The Dice scores obtained in the study were overall low, and lower than other reports on different tracts40. However, those studies used the Dice coefficient to quantify test-retest reproducibility of the same tract over two different scans, thus making the comparison with our study not straightforward. In a previous human brain post-mortem dissection study, we defined three sub-components of the AR bundle: the genu, the stem, and the fan9. Future steps of this study will include applying this knowledge on the reconstructed AR, by isolating the AR stem. Previous studies have shown that performing tractography from the stem improves the final tractography reconstruction, by minimizing the constrained posed by cortical terminations41. We think this might help on different fronts in the tractography reconstruction of the AR: we would avoid seeding from the thalamus, which is well-known to be challenging in tractography15 and we might increase the number of streamlines that successfully reach the cortex on HG, given that the AR stem is lateral to the intermingling fibres of the internal capsule.

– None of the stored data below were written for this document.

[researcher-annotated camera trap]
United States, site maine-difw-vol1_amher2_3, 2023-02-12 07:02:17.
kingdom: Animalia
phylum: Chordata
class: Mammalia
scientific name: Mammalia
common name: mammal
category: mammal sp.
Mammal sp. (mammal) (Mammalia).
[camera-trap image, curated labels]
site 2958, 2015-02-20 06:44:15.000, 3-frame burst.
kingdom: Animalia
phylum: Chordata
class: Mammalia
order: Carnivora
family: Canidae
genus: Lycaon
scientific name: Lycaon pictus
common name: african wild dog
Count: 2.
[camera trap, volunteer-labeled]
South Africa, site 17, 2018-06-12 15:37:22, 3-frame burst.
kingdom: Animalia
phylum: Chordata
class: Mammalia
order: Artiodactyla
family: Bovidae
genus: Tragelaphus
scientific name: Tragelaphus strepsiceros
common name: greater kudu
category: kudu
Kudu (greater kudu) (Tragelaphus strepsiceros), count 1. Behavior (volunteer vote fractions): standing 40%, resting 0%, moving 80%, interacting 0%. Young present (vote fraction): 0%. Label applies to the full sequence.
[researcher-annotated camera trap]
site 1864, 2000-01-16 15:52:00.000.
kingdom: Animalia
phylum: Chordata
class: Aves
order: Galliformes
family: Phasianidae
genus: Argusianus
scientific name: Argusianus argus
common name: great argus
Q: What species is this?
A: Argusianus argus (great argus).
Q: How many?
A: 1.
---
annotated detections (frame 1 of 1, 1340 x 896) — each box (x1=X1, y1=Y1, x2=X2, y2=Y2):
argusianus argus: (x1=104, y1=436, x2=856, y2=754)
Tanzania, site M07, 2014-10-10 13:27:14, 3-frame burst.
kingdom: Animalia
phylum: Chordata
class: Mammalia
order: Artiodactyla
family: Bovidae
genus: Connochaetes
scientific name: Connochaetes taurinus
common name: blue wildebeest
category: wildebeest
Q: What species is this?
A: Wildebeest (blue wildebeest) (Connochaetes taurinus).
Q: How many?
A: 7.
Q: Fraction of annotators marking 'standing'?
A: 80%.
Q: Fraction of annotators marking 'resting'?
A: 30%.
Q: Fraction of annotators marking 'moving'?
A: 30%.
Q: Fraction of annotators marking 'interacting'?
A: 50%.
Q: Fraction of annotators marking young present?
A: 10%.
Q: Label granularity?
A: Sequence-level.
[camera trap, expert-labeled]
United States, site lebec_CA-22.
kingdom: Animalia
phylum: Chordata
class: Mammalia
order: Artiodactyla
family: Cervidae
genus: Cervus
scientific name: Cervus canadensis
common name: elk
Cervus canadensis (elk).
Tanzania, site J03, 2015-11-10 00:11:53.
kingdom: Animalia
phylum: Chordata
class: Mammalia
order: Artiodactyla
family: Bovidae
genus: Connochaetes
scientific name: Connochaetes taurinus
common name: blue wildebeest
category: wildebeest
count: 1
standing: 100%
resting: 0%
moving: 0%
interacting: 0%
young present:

This study presents the first human tractography atlas of the acoustic radiation from a population of 34 young healthy subjects. The atlas was constructed using high quality MRI data from the Human Connectome Project. The acoustic radiation reconstruction was optimized with a systematic evaluation of MRI acquisition and analysis parameters using as reference reconstructions validated from an ex-vivo dissection study from our group9. The optimized reconstruction parameters for the acoustic radiation and the atlas may be used in future studies interested in identifying and characterizing the acoustic radiation both in health and in disease. The in-vivo reconstruction of this bundle would help understanding its involvement in cognitive deficit related to music and language processing, and in more general hearing disorders. Congenital and early deafness studies have shown differences in grey and white matter regions of the auditory system42,43, but to the best of our knowledge, no specific study on the AR in deaf subjects has been conducted to date. Furthermore, considering the evolution of brain surgery towards functional tailored resections, successful AR tractography reconstruction can be crucial for surgical planning44, in cases of temporal lobe resection, or even pre-operative assessments for cochlear implantation45.

Methods

Pre-processed diffusion and structural MRI data of 35 healthy adult subjects (16 females, mean age: 31.1 years) provided by the MGH-USC Human Connectome project were analysed. In a previous study by our group9 we investigated the human AR morphology by comparing post-mortem micro-dissections and AR tractography reconstructions using a subset of the same dataset and default Mrtrix tractography parameters. That study raised the question of whether an optimal set of tractography parameters would exist for AR reconstruction and how this would change for different acquisition parameters. In this study a subgroup of 5 subjects is used to investigate the effects of MRI acquisition (b-factor and number of diffusion directions), tractography method (probabilistic or deterministic), and tractography parameters (step size, angle threshold) on AR tractography reconstruction. Optimal parameters are used to reconstruct the AR in all the remaining subjects and build a tractography atlas of the AR.

Diffusion data processing

Diffusion weighted data was pre-processed as previously described46. The data is constituted by a multi-shell acquisition (b-factor = 1,000/3,000/5,000/10,000 s/mm2) for a total of 552 directions, of which 512 diffusion weighted (DW) and 40 non-DW volumes (b = 0), at a spatial resolution of 1.5 mm isotropic. In order to investigate the effect of acquisition parameters, the four shells were divided and separately analysed in MRtrix323. For each b-value we extracted all the corresponding diffusion volumes, without varying the number of diffusion encoding directions 2. For each shell, bias field correction and global intensity normalisation were performed and an average response function was calculated from the subjects’ specific response functions. Fibre orientation distribution functions (fODF) were then recovered for each subject using constrained spherical deconvolution (CSD) on the basis of the shell-specific average response function. The tensor model was also fit to the data and fractional anisotropy (FA) maps were extracted.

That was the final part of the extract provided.